BEGIN READING TEXT

NASPAA Data Policy

November 30, 2011

Revised: March 2015

Purpose

NASPAA is the authoritative source for data in public affairs education. As part of being the authoritative source for data in public affairs education, NASPAA is committed to collecting, analyzing, and managing data from member schools. Doing so allows NASPAA to: promote the culture of data-driven approaches to program accountability and effectiveness; address the data needs of prospective students seeking information about member schools; and serve member schools by publicly promoting them to prospective students through NASPAA’s school search and public profiles. NASPAA seeks to serve the general public by providing accurate and timely data about the discipline. The stakeholders for this effort include: schools, students, relevant professional associations (higher education and professional), the general public (including prospective students), and the media.

Ownership

NASPAA follows these general principles in regard to data ownership:

  • The data submitted to NASPAA are public data or are owned by the schools that collect them or the individuals providing their personal data.
  • Schools will provide data to NASPAA for use consistent with this policy. By placing data in the NASPAA Data Center, schools represent that they are authorized to provide the data and create increased value from aggregation of data from member schools.
  • Where school-related data include students, employees, or other individuals, schools represent that they have clearly disclosed to these individuals (through a privacy policy, data policy or agreement) that their information may be disclosed on an aggregated (non-individually identifiable) basis.
  • Information products produced by use of aggregation of data are the property of NASPAA. NASPAA will have the full right to publish statistics and commentary based in the data in the Data Center and protect NASPAA data from misuse.[i]
  • Information products include detailed data about individual schools when including multiple schools’ data (e.g. lists)
  • Information products include summary data about schools.

NASPAA provided information is for the sole purposes of improved decision making by any of its core constituencies (schools, students, applicants and potential applicants, funders and regulators).

Access and Use

The overarching theme regarding NASPAA's data gathering effort is transparency and accountability.

NASPAA will utilize the following categories of data users:

  1. NASPAA Member accredited schools (providing data to the Data Center each year)
  2. NASPAA Member non-accredited schools providing data to the Data Center
  3. NASPAA Member non-accredited schools NOT providing data to the Data Center
  4. APPAM Schools providing MPA, MPP, and other associated degree programs providing data[1]
  5. NASPAA affiliates, accreditation bodies, higher education groups, and government agencies. This also includes funding and granting organizations.
  6. Public and the media

The NASPAA Data Policy Committee will define data categories for the data in the NASPAA Data Center. Specific data elements to be collected will be defined by NASPAA staff in collaboration with appropriate committees. Elements will be collected with the following criteria in mind:

  • Needs of the users (internal and external) of the NASPAA Data Center
  • Data needed to support strategic objectives of the association and profession (i.e. race, ethnicity, content trends, etc.)
  • Data needed to allow NASPAA to contribute to overall planning for larger higher education accountability purposes.

The Data Policy Committee will define the data services (i.e. analysis tools, benchmarking) that will be provided to members as part of the membership fee. Other services may be offered on a fee basis.

While NASPAA generally supports the free use of its data, it reserves the right to charge fees for the purposes of covering the cost of collection, analysis, auditing and distribution as well as fees to incentivize participation and membership in NASPAA in order to access its information products.

END READING TEXT

TASKS TO COMPLETE
a. Write out the passage of the NASPAA data policy above word for word, starting with "The overarching theme" and going on through "and granting organizations.".
b. Using the NASPAA data policy above, answer these questions:
(i) In what month and year was the policy revised?
(ii) Who owns the information products produced by aggregating data?
(iii) Which body will define the data services provided to members as part of the membership fee?

BEGIN LISTING

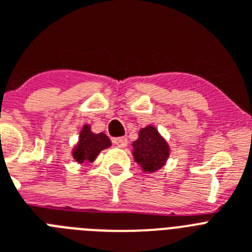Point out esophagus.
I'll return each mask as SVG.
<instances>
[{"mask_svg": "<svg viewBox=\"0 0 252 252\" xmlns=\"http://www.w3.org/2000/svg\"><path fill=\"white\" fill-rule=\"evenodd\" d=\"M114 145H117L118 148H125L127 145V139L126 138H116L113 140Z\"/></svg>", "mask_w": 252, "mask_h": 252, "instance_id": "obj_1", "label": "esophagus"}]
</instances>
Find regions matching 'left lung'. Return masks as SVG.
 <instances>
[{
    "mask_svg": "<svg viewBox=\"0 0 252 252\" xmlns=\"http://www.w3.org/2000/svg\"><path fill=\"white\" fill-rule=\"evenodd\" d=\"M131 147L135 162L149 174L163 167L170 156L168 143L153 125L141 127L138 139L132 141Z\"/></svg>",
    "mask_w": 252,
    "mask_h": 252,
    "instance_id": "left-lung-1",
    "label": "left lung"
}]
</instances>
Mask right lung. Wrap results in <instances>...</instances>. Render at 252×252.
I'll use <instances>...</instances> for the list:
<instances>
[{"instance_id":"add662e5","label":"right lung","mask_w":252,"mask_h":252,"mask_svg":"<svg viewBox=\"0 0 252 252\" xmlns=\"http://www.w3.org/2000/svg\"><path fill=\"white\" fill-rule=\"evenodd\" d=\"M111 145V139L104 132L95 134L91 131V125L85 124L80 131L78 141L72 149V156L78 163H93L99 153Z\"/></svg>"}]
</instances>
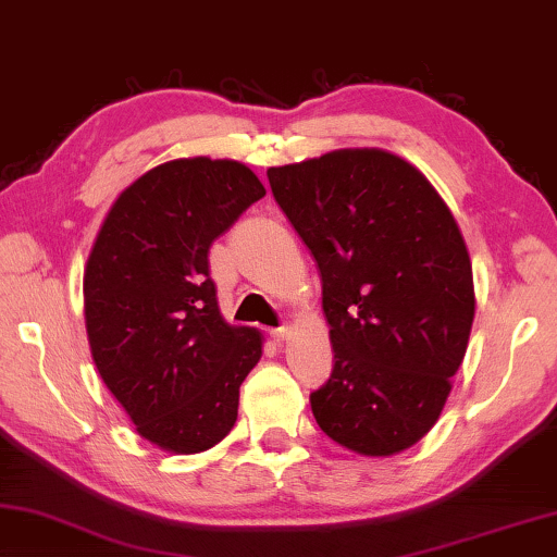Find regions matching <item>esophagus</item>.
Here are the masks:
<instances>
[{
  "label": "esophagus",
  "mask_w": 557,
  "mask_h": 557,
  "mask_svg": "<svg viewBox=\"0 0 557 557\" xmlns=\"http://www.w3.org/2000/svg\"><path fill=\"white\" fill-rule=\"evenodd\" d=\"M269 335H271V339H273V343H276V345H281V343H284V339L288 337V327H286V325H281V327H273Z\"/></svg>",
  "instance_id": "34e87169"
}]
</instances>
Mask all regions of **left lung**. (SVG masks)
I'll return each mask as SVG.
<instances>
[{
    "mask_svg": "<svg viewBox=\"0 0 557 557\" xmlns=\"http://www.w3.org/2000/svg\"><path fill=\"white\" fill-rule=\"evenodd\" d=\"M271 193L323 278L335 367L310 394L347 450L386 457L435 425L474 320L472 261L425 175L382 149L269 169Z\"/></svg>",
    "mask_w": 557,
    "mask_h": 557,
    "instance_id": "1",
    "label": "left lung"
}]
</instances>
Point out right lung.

END LISTING
BEGIN LISTING

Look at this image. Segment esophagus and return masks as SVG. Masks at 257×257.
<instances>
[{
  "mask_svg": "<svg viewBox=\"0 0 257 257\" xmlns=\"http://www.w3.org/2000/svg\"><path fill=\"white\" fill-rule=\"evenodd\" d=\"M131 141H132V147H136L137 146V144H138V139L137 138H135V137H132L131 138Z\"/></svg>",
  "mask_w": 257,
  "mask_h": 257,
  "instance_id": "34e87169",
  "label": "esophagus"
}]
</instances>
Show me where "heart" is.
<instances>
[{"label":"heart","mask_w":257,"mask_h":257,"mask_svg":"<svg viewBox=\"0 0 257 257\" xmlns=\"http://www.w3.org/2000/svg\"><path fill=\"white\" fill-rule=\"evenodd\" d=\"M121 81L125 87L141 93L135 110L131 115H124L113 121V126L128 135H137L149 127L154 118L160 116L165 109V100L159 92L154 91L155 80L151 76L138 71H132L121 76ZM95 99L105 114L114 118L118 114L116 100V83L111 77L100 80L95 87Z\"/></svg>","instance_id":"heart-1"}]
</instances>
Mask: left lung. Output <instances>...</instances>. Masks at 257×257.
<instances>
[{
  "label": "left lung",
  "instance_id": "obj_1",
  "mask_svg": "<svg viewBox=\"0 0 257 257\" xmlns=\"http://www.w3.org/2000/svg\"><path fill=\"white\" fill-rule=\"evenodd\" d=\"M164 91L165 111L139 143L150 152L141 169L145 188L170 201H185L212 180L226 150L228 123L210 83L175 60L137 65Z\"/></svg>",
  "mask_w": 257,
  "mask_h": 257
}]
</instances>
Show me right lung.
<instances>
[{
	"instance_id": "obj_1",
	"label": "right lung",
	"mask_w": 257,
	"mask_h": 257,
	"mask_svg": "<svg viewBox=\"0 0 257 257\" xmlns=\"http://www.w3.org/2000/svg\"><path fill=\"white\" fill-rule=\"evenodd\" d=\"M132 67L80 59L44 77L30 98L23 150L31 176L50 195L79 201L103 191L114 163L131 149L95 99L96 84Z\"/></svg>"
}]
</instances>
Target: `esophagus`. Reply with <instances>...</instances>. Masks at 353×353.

END LISTING
BEGIN LISTING

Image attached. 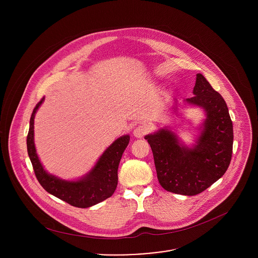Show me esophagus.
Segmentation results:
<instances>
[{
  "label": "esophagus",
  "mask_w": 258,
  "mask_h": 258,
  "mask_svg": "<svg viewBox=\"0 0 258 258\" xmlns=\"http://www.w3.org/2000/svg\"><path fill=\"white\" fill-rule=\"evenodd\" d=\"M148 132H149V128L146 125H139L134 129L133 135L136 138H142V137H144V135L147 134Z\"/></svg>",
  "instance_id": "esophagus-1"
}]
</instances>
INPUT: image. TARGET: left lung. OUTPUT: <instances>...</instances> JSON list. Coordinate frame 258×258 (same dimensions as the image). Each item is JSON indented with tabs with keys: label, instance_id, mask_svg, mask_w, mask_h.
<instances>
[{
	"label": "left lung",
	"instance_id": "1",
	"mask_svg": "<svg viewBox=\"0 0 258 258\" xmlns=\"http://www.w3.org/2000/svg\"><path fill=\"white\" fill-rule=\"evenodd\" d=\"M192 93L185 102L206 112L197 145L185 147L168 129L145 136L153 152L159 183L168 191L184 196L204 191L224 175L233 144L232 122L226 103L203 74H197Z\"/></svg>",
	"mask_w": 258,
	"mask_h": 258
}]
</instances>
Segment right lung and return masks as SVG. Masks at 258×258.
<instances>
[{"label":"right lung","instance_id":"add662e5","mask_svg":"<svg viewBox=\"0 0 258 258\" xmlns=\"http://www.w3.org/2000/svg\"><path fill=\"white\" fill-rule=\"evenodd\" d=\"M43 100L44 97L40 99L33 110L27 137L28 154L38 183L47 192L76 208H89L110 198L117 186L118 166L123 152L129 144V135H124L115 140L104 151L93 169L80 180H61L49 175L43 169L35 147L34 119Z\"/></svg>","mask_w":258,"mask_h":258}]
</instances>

END LISTING

WRITTEN ANSWERS
a.
The overarching theme regarding NASPAA's data gathering effort is transparency and accountability.

NASPAA will utilize the following categories of data users:

  1. NASPAA Member accredited schools (providing data to the Data Center each year)
  2. NASPAA Member non-accredited schools providing data to the Data Center
  3. NASPAA Member non-accredited schools NOT providing data to the Data Center
  4. APPAM Schools providing MPA, MPP, and other associated degree programs providing data[1]
  5. NASPAA affiliates, accreditation bodies, higher education groups, and government agencies. This also includes funding and granting organizations.

b.
(i) March 2015
(ii) NASPAA
(iii) The Data Policy Committee